Labyrinthitis means an inflammation of the inner ear
structure called the labyrinth. Sometimes the term labyrinthitis refers to other
causes of inner ear problems that have no inflammation because those problems produce similar symptoms.
- You have a labyrinth in each of your inner ears,
encased in thick bone near the base of your skull. As the name implies, the
labyrinth is a maze of interconnected fluid-filled channels and canals. Half
of the labyrinth, the cochlea, is shaped like a snail's shell. It sends
information about sounds to the brain.
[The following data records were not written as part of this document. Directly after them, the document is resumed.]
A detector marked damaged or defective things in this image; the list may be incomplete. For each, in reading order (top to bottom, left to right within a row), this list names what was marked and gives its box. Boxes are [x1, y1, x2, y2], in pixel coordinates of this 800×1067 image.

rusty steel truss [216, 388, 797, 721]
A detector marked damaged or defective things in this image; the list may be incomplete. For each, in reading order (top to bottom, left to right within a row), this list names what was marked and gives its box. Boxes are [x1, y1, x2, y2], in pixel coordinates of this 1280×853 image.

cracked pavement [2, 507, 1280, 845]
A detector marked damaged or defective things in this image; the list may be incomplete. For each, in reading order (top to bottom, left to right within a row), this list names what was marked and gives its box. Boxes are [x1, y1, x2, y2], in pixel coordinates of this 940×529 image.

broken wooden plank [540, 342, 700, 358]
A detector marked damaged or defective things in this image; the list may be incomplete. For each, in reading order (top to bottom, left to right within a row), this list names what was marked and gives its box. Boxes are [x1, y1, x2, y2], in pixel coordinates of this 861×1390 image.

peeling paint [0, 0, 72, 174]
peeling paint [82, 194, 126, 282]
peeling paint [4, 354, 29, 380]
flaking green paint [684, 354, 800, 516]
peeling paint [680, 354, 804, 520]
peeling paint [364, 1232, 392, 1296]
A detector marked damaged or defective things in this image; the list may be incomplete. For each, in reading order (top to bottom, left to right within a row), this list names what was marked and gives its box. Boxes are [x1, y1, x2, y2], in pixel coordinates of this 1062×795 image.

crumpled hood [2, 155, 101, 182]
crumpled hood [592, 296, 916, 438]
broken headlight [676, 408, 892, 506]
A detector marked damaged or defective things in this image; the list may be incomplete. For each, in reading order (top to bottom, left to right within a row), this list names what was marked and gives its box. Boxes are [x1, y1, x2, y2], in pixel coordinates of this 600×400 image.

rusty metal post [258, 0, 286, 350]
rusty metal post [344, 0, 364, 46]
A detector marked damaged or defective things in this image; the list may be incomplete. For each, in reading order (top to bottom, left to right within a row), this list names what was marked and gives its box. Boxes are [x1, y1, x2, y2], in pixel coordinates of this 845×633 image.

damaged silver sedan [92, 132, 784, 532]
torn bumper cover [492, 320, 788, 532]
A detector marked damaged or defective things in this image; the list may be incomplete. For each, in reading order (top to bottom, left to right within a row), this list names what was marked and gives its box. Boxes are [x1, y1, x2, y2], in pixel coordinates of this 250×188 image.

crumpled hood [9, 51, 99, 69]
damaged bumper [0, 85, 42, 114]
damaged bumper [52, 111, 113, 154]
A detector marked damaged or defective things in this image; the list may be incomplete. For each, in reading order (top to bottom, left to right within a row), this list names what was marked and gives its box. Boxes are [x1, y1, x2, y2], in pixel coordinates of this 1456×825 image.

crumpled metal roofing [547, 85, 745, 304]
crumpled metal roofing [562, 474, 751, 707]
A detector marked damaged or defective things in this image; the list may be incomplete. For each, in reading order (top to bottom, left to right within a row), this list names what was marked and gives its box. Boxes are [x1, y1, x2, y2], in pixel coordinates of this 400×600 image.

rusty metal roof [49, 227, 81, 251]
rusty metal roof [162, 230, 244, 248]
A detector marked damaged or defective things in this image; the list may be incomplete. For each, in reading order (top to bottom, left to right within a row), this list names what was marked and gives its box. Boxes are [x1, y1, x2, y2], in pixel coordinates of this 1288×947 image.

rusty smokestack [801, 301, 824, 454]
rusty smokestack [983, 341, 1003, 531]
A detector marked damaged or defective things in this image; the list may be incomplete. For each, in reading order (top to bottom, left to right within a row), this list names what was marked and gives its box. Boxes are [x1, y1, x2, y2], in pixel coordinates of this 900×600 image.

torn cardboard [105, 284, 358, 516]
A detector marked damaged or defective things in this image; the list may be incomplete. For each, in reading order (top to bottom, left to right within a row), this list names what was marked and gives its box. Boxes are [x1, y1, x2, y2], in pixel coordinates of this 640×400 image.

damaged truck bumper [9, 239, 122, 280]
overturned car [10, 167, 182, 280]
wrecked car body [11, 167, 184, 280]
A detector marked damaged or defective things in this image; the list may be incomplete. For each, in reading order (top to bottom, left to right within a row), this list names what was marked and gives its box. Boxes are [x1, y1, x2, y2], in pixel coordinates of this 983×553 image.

The other half looks something like a
gyroscope with 3 semicircular canals connected to an open cavern or vestibule. The vestibule portion of the labyrinth sends information to the brain regarding the position and movement of your
head. Any disturbance of the vestibule can lead to faulty information going to your brain.
- Your eyes also send positioning information to your
brain. When information from the labyrinth and the eyes don't match, the brain
has trouble interpreting what is happening. This misinterpreting often leads
to a sensation that you are spinning (vertigo) or a feeling that you are moving when in fact you are remaining still. Feelings of motion sickness (nausea and vomiting) often follow. Sometimes you will experience hearing loss or
abnormal sounds such as a high- or low-pitched ringing (tinnitus).